After the break-up of his first marriage, everyone had said how sensible he was being in allowing Vanessa to remain almost permanently with her mother. Much better, especially for a girl, all his friends had said. How could he, a single man, working the hours he did, have taken charge of a young child?

It would have been impossible. Financially he had made sure that she never lacked for anything, and yet recently, listening to Eleanor, he had felt almost as though she were somehow accusing him… blaming him…

He remembered the first time he had discussed Vanessa with Nell and the surprise she had quickly hidden when he had admitted that he didn’t see very much of his daughter.

Was it his fault that he simply wasn’t a particularly paternal man? Was Eleanor blaming him… rejecting him because she considered that he had somehow failed Vanessa?

Just how important was he to his wife? he wondered tiredly as he opened his briefcase and removed some papers. How far down the list did he come? Well beneath her sons? Beneath his own daughter? And certainly well below that damned house.

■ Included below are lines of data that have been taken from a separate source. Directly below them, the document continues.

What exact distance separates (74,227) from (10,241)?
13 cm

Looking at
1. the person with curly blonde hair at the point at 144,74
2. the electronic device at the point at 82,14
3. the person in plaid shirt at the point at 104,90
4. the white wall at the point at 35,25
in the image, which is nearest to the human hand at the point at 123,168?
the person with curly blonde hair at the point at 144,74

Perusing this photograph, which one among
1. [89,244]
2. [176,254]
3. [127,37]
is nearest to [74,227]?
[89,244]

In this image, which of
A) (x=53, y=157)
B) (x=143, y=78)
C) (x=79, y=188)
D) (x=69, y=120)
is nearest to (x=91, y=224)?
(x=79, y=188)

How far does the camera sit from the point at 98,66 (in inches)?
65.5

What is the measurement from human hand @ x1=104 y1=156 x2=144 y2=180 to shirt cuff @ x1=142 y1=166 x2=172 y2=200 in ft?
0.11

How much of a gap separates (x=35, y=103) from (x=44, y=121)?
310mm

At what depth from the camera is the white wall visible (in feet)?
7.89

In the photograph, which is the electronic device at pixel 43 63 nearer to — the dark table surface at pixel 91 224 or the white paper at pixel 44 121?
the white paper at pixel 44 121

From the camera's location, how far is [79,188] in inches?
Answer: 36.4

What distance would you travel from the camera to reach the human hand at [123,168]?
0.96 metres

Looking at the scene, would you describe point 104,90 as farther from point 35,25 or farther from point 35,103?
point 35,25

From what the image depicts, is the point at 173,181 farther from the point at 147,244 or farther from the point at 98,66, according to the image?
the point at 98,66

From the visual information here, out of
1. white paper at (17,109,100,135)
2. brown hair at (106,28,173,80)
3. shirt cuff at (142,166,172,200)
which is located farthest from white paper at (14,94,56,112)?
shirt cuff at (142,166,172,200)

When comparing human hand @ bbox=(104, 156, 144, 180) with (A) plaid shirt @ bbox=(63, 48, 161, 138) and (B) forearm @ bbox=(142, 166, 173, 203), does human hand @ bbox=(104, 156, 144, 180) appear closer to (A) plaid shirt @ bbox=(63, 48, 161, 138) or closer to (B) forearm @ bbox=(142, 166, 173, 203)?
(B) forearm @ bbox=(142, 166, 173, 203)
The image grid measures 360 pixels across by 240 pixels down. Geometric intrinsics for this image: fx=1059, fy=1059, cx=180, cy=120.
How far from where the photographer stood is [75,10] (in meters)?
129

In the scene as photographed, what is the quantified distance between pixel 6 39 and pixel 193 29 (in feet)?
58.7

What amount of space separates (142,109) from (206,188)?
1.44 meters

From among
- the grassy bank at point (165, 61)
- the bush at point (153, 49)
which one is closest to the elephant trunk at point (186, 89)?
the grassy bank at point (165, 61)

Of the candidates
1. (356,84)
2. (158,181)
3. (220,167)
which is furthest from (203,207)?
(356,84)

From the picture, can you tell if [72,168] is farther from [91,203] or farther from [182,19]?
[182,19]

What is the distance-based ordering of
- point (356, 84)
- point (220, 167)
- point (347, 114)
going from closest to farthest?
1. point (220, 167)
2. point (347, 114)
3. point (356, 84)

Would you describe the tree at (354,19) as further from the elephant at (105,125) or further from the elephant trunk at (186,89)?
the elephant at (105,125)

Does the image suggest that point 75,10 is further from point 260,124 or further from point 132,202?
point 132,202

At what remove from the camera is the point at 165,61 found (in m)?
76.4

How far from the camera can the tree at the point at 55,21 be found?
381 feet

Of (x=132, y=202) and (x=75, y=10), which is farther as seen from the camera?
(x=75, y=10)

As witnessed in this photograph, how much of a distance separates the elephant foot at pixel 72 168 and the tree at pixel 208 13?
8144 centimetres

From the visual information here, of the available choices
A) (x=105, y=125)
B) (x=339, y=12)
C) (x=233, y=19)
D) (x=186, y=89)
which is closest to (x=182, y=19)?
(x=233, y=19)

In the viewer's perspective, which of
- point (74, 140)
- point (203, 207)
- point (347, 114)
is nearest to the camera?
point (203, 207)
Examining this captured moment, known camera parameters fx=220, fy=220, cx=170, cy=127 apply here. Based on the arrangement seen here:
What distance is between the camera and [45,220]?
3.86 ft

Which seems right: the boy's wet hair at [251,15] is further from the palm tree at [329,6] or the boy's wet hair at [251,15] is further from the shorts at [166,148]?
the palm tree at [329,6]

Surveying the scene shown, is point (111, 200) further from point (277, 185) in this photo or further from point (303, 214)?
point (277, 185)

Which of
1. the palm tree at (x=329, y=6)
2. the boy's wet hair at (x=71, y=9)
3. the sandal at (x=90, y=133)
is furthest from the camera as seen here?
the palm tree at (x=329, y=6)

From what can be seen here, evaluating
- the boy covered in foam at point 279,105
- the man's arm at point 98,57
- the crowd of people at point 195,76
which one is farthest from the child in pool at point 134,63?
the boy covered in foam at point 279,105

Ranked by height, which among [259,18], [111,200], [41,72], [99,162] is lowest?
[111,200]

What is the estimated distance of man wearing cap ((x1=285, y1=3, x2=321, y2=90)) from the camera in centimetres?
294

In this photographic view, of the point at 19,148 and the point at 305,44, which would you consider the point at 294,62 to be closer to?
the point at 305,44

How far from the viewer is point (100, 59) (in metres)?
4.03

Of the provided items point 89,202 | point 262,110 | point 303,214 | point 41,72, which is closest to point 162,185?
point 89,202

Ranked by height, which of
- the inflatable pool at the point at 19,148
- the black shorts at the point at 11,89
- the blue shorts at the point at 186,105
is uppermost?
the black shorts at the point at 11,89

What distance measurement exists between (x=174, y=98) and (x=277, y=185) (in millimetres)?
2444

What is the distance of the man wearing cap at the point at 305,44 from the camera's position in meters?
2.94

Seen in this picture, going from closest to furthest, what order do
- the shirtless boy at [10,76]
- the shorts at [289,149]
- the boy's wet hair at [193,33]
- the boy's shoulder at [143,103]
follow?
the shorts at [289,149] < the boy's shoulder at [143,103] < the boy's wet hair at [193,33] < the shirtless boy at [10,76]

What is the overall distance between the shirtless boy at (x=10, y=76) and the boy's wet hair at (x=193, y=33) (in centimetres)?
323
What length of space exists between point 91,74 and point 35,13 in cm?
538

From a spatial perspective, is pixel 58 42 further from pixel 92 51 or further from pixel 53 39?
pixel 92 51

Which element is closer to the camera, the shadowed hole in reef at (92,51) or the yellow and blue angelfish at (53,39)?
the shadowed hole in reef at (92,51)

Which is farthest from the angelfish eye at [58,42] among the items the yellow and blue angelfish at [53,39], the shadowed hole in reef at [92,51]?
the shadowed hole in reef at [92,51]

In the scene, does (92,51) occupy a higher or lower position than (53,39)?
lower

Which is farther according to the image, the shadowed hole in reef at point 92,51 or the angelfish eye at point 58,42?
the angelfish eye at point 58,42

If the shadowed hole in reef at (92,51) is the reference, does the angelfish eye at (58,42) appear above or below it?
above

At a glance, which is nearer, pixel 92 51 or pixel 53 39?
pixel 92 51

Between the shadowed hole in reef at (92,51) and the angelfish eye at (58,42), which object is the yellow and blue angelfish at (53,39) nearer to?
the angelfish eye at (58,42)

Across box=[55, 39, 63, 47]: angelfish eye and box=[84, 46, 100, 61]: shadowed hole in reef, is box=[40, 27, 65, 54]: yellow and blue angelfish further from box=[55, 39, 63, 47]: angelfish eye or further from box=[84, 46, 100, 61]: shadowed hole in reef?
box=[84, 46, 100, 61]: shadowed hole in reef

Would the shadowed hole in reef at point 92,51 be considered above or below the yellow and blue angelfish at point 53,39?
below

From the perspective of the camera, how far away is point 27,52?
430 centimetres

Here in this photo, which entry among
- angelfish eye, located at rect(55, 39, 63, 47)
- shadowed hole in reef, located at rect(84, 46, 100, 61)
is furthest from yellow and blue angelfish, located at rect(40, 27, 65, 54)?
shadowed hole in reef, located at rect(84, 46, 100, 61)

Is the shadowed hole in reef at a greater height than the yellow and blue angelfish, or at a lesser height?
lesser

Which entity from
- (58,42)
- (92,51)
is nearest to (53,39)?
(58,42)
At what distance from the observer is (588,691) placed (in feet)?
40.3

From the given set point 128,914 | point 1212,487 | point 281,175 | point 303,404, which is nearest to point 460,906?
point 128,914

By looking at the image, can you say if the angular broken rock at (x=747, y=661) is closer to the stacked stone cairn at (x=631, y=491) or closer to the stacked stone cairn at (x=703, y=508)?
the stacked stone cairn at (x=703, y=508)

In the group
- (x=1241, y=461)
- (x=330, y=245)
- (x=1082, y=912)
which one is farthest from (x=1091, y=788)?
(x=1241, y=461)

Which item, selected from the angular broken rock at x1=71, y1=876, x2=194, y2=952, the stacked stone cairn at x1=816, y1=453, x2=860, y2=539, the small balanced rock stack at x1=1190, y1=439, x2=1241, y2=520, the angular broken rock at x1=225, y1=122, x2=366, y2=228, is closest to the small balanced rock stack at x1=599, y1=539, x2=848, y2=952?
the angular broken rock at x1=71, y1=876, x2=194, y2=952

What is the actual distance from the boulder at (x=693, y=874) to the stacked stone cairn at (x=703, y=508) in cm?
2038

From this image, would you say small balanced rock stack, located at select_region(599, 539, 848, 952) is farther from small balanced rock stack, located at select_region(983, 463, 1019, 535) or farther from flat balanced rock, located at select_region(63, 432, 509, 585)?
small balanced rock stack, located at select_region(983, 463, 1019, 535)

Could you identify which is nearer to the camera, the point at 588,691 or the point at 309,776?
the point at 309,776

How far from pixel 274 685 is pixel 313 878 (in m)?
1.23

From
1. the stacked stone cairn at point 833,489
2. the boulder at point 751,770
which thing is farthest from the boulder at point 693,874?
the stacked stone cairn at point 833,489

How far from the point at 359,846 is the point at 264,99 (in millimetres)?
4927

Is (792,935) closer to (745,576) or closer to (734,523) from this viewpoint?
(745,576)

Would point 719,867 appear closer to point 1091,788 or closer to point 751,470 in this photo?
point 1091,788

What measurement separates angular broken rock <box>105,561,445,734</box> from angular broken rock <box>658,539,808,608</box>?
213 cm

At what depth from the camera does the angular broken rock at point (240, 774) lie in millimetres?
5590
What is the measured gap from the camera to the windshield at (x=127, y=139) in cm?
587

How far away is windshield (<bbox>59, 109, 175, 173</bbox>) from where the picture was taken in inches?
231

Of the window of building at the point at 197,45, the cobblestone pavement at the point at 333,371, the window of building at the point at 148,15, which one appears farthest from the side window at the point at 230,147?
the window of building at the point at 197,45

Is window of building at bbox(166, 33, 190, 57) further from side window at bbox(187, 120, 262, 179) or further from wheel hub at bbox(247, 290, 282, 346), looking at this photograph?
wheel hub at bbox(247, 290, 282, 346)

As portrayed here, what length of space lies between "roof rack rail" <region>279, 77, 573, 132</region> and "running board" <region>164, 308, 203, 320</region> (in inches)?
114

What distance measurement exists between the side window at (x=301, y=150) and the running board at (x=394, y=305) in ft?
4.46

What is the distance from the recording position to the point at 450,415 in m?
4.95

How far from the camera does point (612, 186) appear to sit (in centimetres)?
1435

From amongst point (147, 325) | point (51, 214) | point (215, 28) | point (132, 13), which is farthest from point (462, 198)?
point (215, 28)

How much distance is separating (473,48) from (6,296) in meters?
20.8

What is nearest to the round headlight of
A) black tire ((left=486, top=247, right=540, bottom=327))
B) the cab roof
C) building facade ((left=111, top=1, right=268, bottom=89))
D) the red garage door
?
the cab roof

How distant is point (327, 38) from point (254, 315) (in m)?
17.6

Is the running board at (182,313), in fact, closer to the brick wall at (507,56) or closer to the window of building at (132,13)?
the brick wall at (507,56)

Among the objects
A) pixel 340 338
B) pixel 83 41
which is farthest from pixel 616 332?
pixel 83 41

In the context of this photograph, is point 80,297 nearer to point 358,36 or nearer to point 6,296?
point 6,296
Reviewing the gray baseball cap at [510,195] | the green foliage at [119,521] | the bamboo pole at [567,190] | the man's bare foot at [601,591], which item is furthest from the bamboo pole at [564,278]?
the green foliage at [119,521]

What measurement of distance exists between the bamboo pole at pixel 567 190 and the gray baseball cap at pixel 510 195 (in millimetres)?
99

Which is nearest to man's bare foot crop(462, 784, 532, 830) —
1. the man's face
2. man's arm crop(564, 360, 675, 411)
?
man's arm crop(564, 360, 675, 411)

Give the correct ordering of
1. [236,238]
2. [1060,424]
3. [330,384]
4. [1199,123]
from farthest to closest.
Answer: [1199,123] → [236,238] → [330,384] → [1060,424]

If Nell hadn’t been so wrapped up in that, he might have had a chance to talk to her about his own problems, to explain to her that, while he realised they needed more space, he simply did not have the time at the moment to get involved in the kind of domestic disruption she was planning.

As he checked through his diary, his frown deepened. He had a meeting which would take up most of tomorrow morning. There were some facts he wanted to check up on in the library, and then at six there was a reception at the British Embassy he would have to attend.

Beside him Sondra moved slightly, so that the soft, full weight of her breast pressed against his arm.

It has been a surprise to discover that she was accompanying him on this trip. She had thought it would be a wonderful opportunity to see the European Court system in action, she had told him. He had known two days ago that she would be going with him, but he had said nothing to Nell.

But then, why should he? It wasn’t as though he was doing anything wrong… or even contemplating doing anything wrong. All right, so Sondra had made it plain how she felt about him, but that didn’t mean that he was going to respond.

He frowned as he remembered Eleanor’s earlier reaction to Sondra and the argument they had had.

Arguments were all they did seem to have these days, and he was beginning to feel almost as though he hardly knew Nell at all. At times he felt almost as though she was deliberately distancing herself from him, withholding herself… rejecting him. As his mother had done?

Angrily he made a small, sharp sound.

‘Hey, what’s that for?’

Sondra smiled at him as she touched him on the arm. She was a stunningly attractive young woman, Marcus admitted, and one who quite obviously knew how to use that attractiveness.

‘I’ve been doing some reading up,’ she told him. ‘The Hague has some wonderful museums and galleries…’

‘Yes, you’ll enjoy seeing them,’ Marcus agreed.